There's a company in Yeovil that refurbish doors, by welding-in new bits of frame etc., at a flat rate of around 100/door. I'm tempted to get this done with Marge's middle row doors, because of the cost of new ones.
Has anyone experience of this and if so, how did it go?
Well, post their name, contact number and address and I might go and have a look being as I could do with the same! I live about half an hour from Yeovil and regularly go there so could pop by in the landy to see what they reckon they could do and report back. My doors are toast.
Tends to be the corners that go first, for the time being I have resorted to pop riveting an angle bracket on my drivers door. (the worst of them) When the rust sets in further I shall have to start being more creative. It has always occured to me that there is nothing much wrong with a stout wooden frame, that was the way it used to be done in the 30's .
I had not realised that replacent doors had become so expensive that it justified having a new frame welded in.
I recently paid 60 odd quid for a glazed door top, cos I was in a hurry.
OK, I'm going to Frome tomorrow, I'll try and remember to drop by and see what the place is like. I could do with a local landy independent so perhaps they might be a good candidate. My local in Yeovil went bankrupt recently.
I've got a rear and a pair of front doors waiting to be painted and fitted. It's the middle row that are eye-stretchingly expensive. As far as I know, for the push-button type, nobody yet makes a pattern replacement.
Please do post back in this thread with any comments on this mob - I've seen their listing before but was a bit dubious, especially given the state of my middle row doors.
My middle row were replaced by the dealer that sold them to me (albeit with a second hand pair)
I think the guy realised that he hadsold me a pup there.
I don't actually need a middle pair anymore being as I don't have seats there, I suppose one them serves as a fire escape and the other as access to the water container and gas cylinder.
Did both of mine when I got it as the door skins were flapping in the wind. Folded back the skin and cleaned out the old rust and welded some new bits in using S3 doorframe channel.
Saw a cross section out of your knackered door frame and take it down to your friendly tin bashers, get them to fold a number of one metre pieces of the inside top hat section and the flat pieces which go against the ally, then get them to spot weld them together first. It's then quite easy to carefully bend the edges of the aluminium back to insert the mitred pieces with door clamped down flat (ally side down) to keep the shape, weld in those pieces and then put a thin piece of wood between the frame and the door skin to weld the flat piece that goes against the skin. Done loads in the past.

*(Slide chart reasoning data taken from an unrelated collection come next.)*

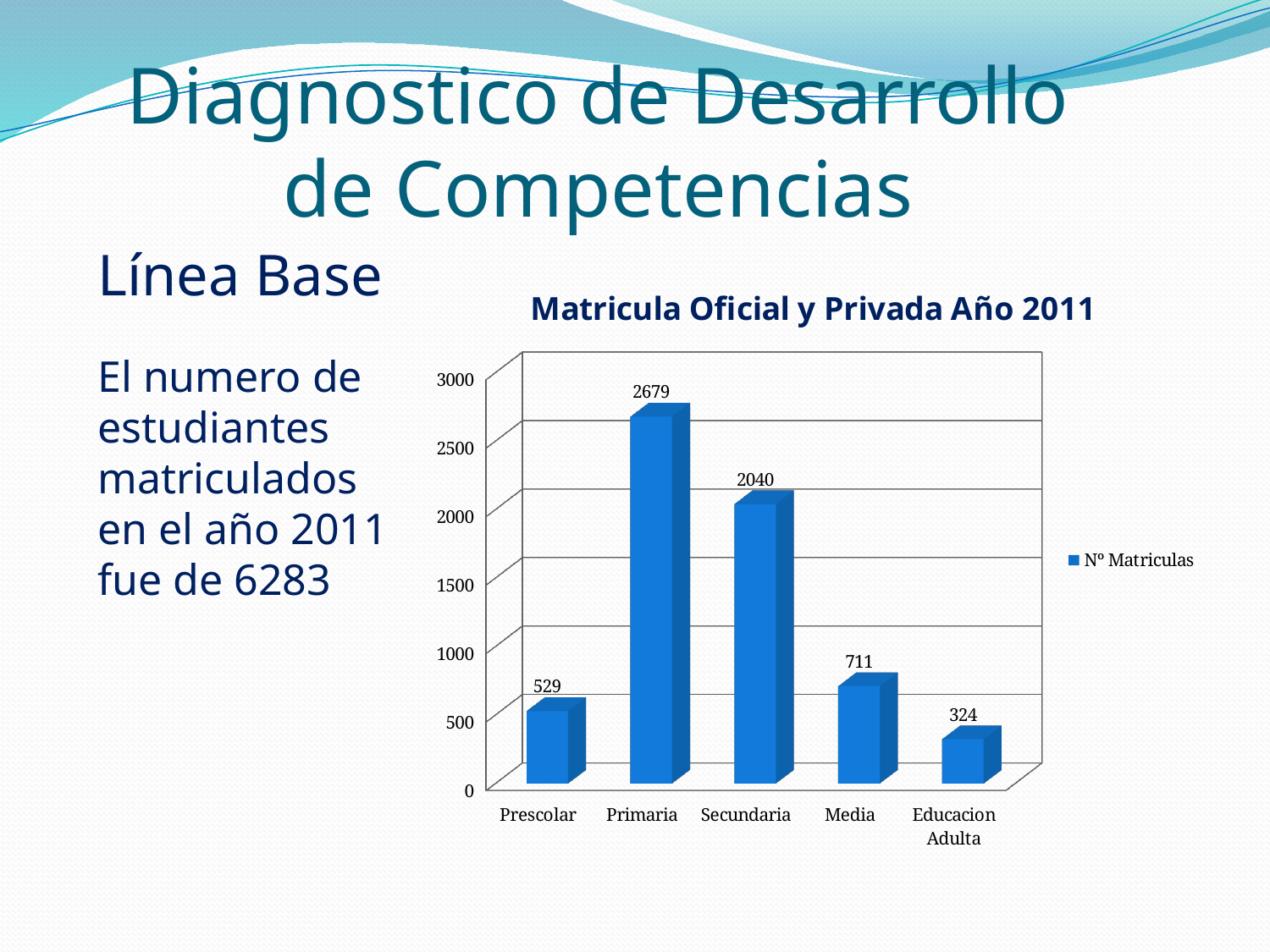
What is the value for Educacion Adulta? 324 What is the difference between the values for Media and Prescolar? 182 What is the value for Media? 711 How many categories are shown on the x axis? 5 Which category has the lowest value? Educacion Adulta What is the value for Primaria? 2679 Is the value for Secundaria greater or less than 2500? less Which category has the highest value? Primaria What kind of chart is shown? bar chart Which is larger, the value for Prescolar or the value for Media? Media What is the title of the chart? Matricula Oficial y Privada Año 2011 What is the difference between the values for Primaria and Secundaria? 639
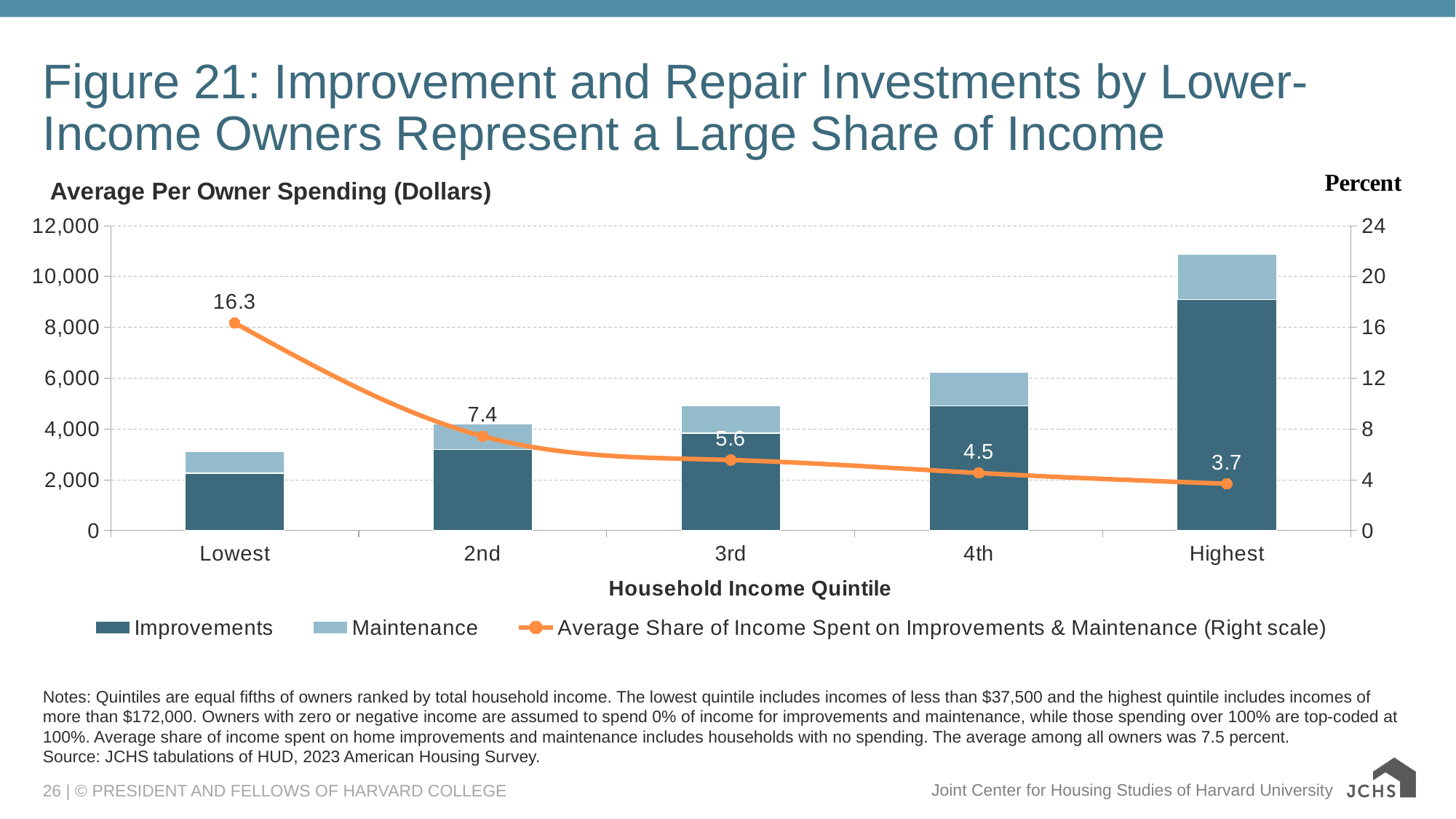
Is the total average per owner spending for the Highest quintile greater or less than 10,000? greater Does the average share of income spent on improvements and maintenance rise or fall from the Lowest to the Highest quintile? fall Is the total average per owner spending for the Lowest quintile greater or less than 4,000? less How many series does the legend list? 3 Which quintile has a larger average share of income spent on improvements and maintenance, 3rd or 4th? 3rd Which income quintile has the lowest average share of income spent on improvements and maintenance? Highest How many household income quintiles are shown on the x axis? 5 What is the average share of income spent on improvements and maintenance for the Lowest income quintile? 16.3 What is the average share of income spent on improvements and maintenance for the Highest income quintile? 3.7 Which income quintile has the highest average share of income spent on improvements and maintenance? Lowest What is the average share of income spent on improvements and maintenance for the 2nd income quintile? 7.4 What is the difference in average share of income spent between the Lowest and 2nd quintiles? 8.9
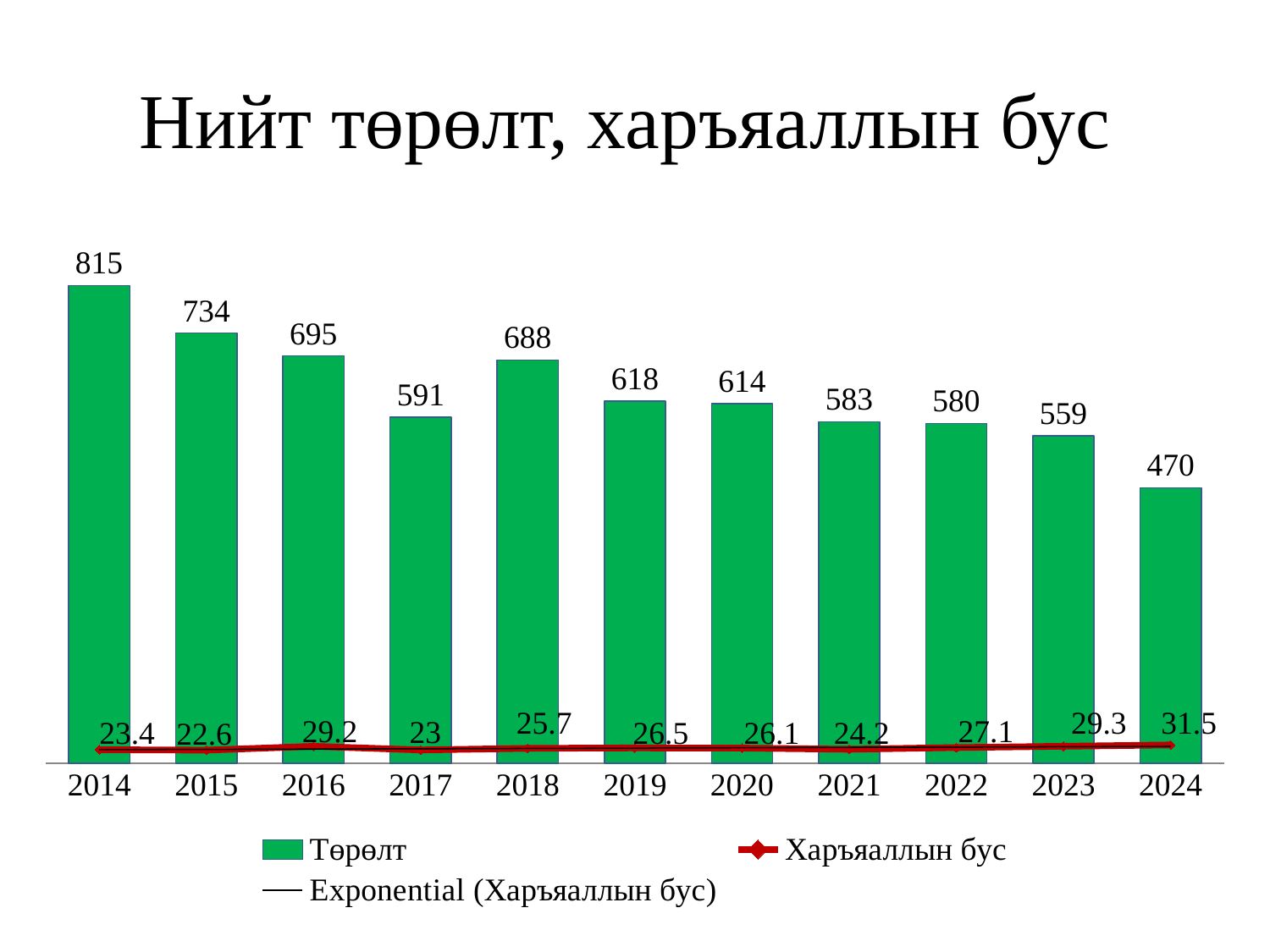
Which is larger, the Төрөлт value for 2017 or for 2018? 2018 What is the Харъяаллын бус value for 2016? 29.2 What is the Төрөлт value for 2014? 815 What is the Төрөлт value for 2024? 470 What is the difference between the Төрөлт values for 2014 and 2024? 345 What is the Харъяаллын бус value for 2024? 31.5 Which year has the lowest Төрөлт value? 2024 How many years are shown on the x axis? 11 How many entries does the legend list? 3 Which year has the lowest Харъяаллын бус value? 2015 What is the title of the chart? Нийт төрөлт, харъяаллын бус Which year has the highest Төрөлт value? 2014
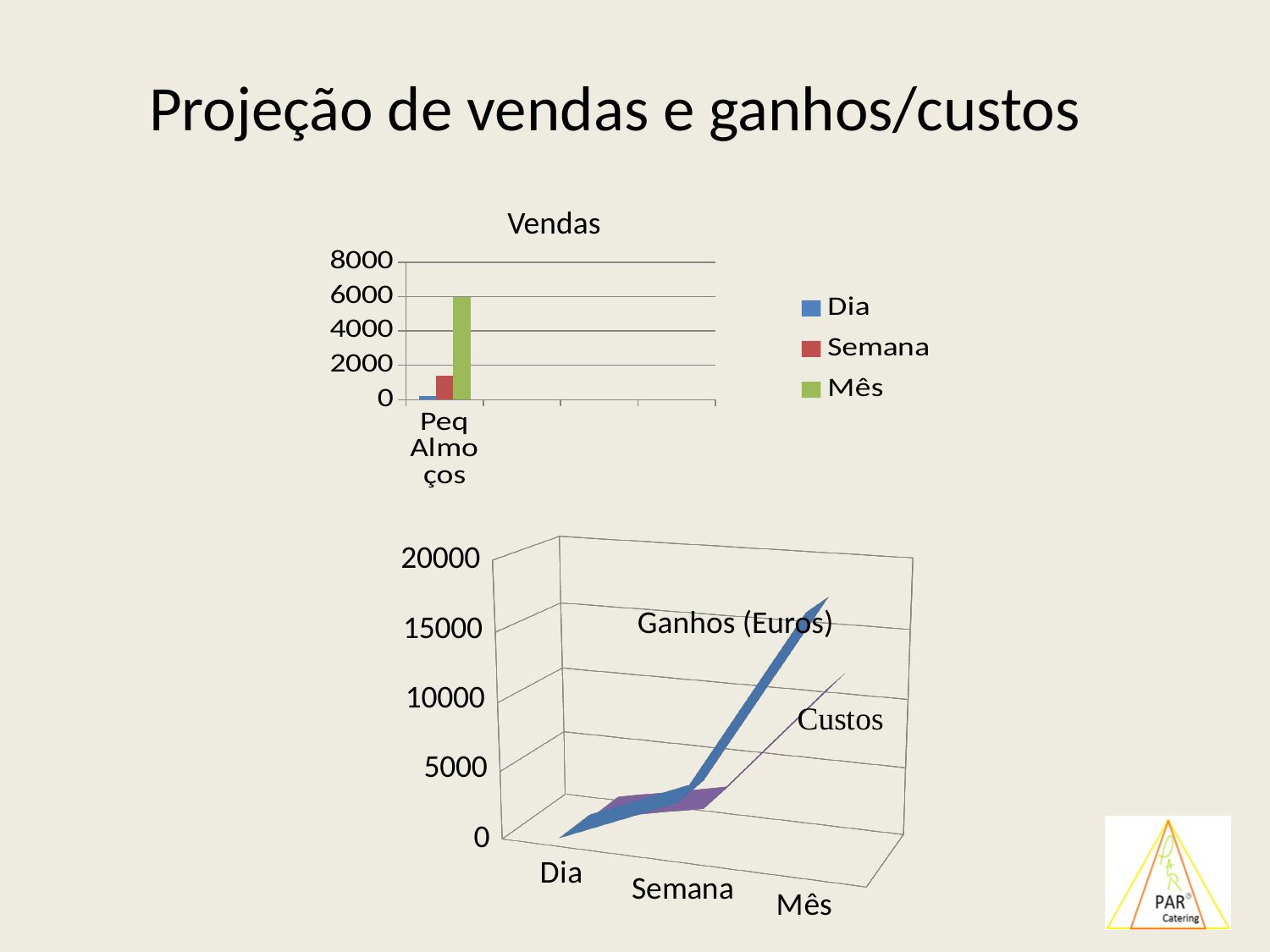
How many categories are shown on the x axis of the Vendas chart? 1 How many categories are shown on the x axis of the bottom chart? 3 What kind of chart is the Vendas chart at the top of the slide? Bar chart In the Vendas chart, which series has the highest value for Peq Almoços? Mês In the Vendas chart, is the value for Mês greater or less than 4000? greater In the Vendas chart, which series has the lowest value for Peq Almoços? Dia In the bottom chart, is the Ganhos (Euros) value for Mês greater or less than 10000? greater In the bottom chart, do the Ganhos (Euros) values rise or fall from Dia to Mês? rise How many series does the legend of the Vendas chart list? 3 In the Vendas chart, is the value for Semana greater or less than 2000? less In the bottom chart, which is larger at Mês, Ganhos (Euros) or Custos? Ganhos (Euros) Which series are listed in the legend of the Vendas chart? Dia, Semana, Mês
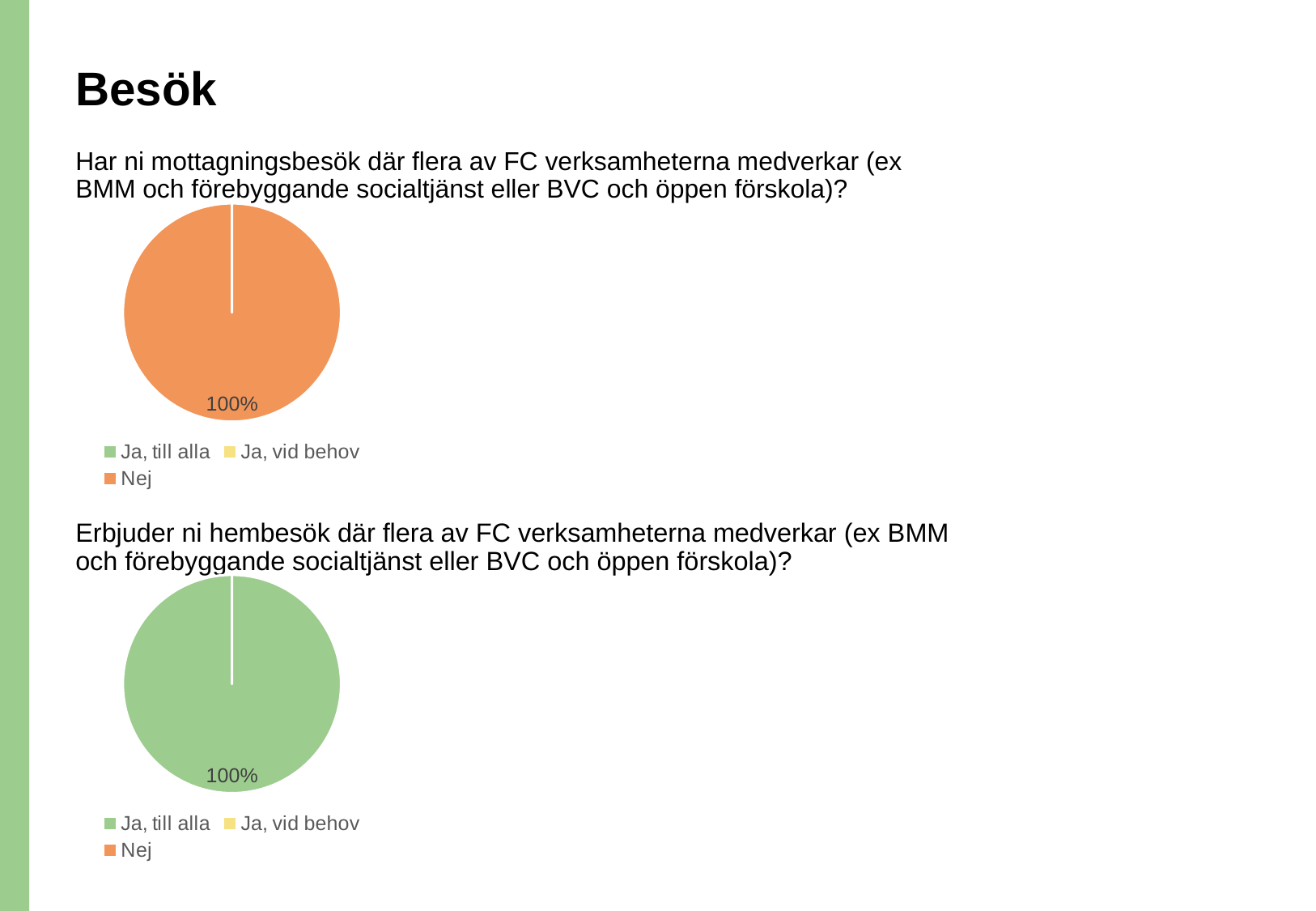
In the top pie chart (mottagningsbesök), which category makes up the whole pie? Nej In the top pie chart (mottagningsbesök), is the share for "Nej" larger or smaller than the share for "Ja, till alla"? larger In the bottom pie chart (hembesök), which category makes up the whole pie? Ja, till alla In the top pie chart (mottagningsbesök), what share does the "Nej" slice have? 100% What kind of chart is used for the question "Har ni mottagningsbesök där flera av FC verksamheterna medverkar"? Pie chart What colour is the single slice in the bottom pie chart (hembesök)? Green What colour is the single slice in the top pie chart (mottagningsbesök)? Orange How many entries does the legend of the bottom pie chart (hembesök) list? 3 How many entries does the legend of the top pie chart (mottagningsbesök) list? 3 How many pie charts are shown on the slide? 2 In the bottom pie chart (hembesök), is the share for "Ja, till alla" larger or smaller than the share for "Nej"? larger In the bottom pie chart (hembesök), what share does the "Ja, till alla" slice have? 100%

I've just got back, they seem like a decent bunch, first impressions only though but they've got a few industrial units, a mass of second-hand parts, and a shedful of Defenders and one or two old Discos so they look like a well-established independent garage and not some fleabay fly-by-night. Chances are I'll be taking my truck up there for some work sometime.
I asked about the door repairs, mine are way past saving but basically their service is to rebuild the lower frames and go up as far as required to fix the frame sides. Strangely enough on my doors the lower frames are about all that's still solid, perhaps mine was stored a long time on its roof!
It was mildly hard to find just going by postcode, the postcode on my satnav takes you to an industrial estate called Lakeside or similar, if you leave there and turn right to go to a T junction you'll see an orange sign pointing right to them, just turn right and follow the road and there's an orange Defender parked outside the right industrial estate and they're there. Not sure about courtesy cars at all, and it was a bit remote for taxis or other public transport.
Got it from Paddocks in Matlock, not the proper shape but it was better than the bottoms of the doors flapping loose. Not a megga neat welding job but its still holding a few years on. Think I used stikaflex to stick the channel to the skin. Where I cut the old frame out I had to cut the unfolded edge of the skin to get it out.